WHAT THIS TASK INVOLVES: Return only the lines starting at the line that contains "From farthest to nearest, provide" and ending with the final line of the listing; include both endpoints.

Collected data entries
»»
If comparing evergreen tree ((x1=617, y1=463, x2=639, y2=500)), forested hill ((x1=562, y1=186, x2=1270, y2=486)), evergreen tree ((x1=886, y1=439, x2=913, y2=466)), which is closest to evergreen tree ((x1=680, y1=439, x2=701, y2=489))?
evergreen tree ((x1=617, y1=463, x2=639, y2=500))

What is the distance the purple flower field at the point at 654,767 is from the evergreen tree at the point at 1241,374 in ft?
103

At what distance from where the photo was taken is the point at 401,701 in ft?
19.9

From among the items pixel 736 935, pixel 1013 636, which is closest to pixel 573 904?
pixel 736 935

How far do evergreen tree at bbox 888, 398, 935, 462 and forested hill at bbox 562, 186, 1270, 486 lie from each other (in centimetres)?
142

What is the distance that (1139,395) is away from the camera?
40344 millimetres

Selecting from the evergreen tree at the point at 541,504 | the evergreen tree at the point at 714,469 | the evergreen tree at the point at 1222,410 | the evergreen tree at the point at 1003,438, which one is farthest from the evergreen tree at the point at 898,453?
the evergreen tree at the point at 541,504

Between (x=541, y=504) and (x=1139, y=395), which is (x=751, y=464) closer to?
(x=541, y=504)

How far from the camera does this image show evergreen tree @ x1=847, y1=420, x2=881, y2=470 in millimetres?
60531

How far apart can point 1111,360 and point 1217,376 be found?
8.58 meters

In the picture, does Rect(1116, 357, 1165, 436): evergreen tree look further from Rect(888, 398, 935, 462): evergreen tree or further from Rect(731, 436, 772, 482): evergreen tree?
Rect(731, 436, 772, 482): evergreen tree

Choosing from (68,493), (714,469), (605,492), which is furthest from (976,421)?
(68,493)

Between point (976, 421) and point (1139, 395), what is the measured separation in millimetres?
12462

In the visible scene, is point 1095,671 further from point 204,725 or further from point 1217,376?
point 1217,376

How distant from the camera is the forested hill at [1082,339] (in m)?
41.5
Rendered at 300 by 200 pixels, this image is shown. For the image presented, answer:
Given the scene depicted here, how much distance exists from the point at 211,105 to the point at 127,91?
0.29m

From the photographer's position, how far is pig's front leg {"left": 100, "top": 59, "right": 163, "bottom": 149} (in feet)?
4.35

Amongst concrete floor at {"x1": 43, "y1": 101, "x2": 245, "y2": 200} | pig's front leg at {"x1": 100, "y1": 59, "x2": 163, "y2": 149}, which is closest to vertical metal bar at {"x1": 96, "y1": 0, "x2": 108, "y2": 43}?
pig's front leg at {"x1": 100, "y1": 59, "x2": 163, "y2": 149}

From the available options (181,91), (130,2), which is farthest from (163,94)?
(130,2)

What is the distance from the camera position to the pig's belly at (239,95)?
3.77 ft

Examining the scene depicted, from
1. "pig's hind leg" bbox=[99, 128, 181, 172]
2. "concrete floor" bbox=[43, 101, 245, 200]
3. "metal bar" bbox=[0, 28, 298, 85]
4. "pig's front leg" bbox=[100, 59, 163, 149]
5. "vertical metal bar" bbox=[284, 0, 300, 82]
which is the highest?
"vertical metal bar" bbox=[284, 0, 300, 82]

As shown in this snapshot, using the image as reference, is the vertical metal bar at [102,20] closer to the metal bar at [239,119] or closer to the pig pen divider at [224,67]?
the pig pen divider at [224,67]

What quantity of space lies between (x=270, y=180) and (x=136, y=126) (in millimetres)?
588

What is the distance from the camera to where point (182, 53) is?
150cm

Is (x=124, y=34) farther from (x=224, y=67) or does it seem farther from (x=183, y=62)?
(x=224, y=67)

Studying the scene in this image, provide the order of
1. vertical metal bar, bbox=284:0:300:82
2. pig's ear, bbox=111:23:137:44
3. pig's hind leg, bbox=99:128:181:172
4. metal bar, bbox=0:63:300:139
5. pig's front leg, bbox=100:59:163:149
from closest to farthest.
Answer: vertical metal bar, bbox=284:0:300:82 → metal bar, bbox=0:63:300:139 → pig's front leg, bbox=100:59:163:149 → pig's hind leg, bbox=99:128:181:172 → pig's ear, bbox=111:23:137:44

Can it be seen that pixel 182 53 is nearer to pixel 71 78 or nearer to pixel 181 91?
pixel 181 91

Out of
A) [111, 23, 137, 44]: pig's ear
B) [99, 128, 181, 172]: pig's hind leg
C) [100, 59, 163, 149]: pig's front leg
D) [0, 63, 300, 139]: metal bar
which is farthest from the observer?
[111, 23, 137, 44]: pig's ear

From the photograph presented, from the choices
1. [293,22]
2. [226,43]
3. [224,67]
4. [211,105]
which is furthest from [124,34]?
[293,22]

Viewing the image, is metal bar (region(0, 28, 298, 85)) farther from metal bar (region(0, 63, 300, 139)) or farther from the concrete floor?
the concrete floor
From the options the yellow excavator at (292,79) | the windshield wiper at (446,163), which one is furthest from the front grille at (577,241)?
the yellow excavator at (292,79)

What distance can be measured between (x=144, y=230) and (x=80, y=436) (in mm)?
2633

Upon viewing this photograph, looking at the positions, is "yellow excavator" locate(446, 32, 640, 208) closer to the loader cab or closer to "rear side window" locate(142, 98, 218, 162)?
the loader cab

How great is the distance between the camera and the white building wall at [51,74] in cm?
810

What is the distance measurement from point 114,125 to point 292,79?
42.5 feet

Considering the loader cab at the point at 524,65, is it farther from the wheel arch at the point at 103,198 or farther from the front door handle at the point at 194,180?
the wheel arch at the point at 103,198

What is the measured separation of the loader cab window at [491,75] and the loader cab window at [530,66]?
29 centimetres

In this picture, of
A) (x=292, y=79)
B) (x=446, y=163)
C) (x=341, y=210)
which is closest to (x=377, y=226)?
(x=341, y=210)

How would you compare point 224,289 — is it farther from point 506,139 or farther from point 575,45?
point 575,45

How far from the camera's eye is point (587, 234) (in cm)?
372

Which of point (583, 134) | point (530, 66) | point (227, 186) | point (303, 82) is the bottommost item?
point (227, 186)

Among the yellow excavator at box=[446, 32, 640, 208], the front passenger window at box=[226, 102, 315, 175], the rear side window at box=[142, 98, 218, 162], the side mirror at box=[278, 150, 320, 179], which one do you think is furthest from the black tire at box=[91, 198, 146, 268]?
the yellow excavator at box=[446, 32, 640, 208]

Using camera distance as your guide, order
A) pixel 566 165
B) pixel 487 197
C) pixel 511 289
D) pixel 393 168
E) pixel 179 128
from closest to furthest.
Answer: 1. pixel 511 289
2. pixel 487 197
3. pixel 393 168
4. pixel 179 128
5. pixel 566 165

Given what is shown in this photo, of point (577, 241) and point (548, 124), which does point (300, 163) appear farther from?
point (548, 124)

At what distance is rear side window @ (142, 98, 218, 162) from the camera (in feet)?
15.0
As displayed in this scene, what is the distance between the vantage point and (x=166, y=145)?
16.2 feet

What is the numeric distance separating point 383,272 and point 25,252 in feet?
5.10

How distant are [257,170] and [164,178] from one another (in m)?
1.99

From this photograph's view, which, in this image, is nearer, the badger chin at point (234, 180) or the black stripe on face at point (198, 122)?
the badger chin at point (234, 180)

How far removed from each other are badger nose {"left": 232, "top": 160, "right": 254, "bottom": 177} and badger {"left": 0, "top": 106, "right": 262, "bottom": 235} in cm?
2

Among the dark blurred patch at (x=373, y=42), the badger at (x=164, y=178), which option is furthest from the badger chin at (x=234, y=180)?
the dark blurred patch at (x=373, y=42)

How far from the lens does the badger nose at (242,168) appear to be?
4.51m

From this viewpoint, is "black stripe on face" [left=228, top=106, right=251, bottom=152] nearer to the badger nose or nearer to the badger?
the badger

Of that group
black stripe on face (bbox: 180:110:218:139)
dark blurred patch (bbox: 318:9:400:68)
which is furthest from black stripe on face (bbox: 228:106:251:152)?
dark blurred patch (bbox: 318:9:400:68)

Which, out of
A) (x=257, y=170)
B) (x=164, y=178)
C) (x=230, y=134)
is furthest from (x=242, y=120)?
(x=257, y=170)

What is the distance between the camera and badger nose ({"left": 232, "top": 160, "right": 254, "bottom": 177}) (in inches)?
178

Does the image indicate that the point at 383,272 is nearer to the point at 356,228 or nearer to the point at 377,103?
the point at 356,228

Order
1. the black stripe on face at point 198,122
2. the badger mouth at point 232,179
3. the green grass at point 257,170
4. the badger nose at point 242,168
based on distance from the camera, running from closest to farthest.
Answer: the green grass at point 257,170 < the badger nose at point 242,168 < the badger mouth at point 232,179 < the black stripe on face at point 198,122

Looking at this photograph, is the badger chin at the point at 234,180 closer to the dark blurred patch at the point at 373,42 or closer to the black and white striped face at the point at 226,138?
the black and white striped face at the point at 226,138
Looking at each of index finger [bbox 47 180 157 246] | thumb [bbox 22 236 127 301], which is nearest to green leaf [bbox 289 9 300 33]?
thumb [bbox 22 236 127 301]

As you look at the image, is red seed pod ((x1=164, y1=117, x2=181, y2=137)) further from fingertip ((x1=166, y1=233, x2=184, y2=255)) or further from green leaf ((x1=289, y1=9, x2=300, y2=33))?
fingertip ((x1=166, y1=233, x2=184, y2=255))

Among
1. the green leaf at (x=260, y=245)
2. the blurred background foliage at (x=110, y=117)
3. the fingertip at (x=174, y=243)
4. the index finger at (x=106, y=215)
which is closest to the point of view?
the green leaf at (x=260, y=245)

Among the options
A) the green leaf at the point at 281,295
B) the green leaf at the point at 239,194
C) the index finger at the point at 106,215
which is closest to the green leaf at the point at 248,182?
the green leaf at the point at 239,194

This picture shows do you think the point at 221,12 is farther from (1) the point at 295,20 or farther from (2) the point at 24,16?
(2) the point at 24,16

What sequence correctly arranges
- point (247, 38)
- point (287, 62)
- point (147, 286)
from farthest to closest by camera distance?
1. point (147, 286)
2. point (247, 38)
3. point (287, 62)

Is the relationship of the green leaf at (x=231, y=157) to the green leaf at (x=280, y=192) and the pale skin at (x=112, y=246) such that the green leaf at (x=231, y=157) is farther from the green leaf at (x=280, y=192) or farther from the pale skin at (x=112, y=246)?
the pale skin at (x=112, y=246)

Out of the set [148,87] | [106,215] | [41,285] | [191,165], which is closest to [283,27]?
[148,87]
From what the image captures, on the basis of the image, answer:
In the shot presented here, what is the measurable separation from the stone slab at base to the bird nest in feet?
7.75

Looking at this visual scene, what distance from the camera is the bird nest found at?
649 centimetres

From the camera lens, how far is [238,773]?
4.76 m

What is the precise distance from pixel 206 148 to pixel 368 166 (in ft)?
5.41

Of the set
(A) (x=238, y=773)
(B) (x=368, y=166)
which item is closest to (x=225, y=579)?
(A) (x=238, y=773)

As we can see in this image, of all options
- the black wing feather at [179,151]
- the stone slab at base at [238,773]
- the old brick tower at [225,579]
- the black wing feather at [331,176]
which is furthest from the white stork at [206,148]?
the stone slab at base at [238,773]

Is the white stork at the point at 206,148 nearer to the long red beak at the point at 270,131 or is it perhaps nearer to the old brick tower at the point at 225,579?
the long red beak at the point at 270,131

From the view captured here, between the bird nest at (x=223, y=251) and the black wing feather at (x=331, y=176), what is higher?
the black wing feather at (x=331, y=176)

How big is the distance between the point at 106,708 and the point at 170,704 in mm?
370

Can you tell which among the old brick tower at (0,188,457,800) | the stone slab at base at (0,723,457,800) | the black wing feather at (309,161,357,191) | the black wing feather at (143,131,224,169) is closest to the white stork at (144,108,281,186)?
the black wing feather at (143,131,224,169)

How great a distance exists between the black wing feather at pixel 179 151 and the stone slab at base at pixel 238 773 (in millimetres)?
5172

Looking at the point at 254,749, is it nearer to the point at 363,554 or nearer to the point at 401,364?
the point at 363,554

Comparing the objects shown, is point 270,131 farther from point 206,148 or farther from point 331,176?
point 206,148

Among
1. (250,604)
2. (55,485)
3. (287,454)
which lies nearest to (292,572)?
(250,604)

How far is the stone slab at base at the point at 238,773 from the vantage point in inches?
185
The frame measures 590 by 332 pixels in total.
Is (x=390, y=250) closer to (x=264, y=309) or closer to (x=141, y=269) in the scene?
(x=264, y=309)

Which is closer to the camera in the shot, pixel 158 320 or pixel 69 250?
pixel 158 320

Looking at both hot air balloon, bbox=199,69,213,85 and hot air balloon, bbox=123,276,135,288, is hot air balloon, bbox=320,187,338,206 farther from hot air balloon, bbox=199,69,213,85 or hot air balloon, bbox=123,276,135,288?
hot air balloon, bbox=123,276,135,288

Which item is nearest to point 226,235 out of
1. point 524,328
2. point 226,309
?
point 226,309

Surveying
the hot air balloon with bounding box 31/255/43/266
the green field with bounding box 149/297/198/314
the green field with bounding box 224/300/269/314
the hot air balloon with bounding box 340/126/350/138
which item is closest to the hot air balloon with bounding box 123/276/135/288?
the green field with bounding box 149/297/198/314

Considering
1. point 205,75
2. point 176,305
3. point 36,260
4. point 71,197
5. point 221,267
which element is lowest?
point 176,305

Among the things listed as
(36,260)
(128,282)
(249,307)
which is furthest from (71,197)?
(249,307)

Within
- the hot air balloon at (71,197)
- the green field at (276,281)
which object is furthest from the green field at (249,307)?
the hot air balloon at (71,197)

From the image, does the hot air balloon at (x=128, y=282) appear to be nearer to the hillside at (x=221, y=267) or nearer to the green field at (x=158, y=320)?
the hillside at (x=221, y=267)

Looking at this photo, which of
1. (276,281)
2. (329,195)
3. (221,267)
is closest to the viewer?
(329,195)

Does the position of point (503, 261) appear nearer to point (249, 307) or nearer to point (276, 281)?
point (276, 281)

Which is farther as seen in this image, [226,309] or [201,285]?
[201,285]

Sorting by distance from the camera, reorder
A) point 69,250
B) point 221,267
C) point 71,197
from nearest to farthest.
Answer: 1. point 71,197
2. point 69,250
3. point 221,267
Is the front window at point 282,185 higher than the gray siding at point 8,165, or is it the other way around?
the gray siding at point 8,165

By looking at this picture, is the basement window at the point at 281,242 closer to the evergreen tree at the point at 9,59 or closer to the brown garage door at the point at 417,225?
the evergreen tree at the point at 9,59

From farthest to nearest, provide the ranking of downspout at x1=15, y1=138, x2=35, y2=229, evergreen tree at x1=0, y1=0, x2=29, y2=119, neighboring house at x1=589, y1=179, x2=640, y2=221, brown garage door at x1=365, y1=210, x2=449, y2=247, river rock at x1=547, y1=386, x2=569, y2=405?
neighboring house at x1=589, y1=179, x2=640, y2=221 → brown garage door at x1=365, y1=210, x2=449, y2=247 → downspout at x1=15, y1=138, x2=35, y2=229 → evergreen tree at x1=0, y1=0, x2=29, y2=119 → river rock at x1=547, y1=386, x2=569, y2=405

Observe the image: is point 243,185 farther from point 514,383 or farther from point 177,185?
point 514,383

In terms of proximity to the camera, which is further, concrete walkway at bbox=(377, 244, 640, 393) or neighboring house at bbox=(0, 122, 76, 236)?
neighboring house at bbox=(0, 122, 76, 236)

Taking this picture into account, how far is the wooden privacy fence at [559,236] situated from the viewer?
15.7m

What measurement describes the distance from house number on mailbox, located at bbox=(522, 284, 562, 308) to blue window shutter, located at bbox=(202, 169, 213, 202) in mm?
««
SOLUTION FOR THIS EXERCISE:
From farthest to nearest, provide the ranking of downspout at x1=15, y1=138, x2=35, y2=229, evergreen tree at x1=0, y1=0, x2=29, y2=119, neighboring house at x1=589, y1=179, x2=640, y2=221, brown garage door at x1=365, y1=210, x2=449, y2=247, river rock at x1=547, y1=386, x2=569, y2=405?
neighboring house at x1=589, y1=179, x2=640, y2=221 → brown garage door at x1=365, y1=210, x2=449, y2=247 → downspout at x1=15, y1=138, x2=35, y2=229 → evergreen tree at x1=0, y1=0, x2=29, y2=119 → river rock at x1=547, y1=386, x2=569, y2=405

Observe the image: is point 243,185 farther from point 514,383 or farther from point 177,185?
point 514,383

In terms of proximity to the camera, which is further, concrete walkway at bbox=(377, 244, 640, 393) or neighboring house at bbox=(0, 122, 76, 236)?
neighboring house at bbox=(0, 122, 76, 236)

Taking this picture into account, how far is the wooden privacy fence at [559,236] situated from the viewer?
15.7m

What measurement describes the distance from house number on mailbox, located at bbox=(522, 284, 562, 308) to blue window shutter, located at bbox=(202, 169, 213, 202) in mm?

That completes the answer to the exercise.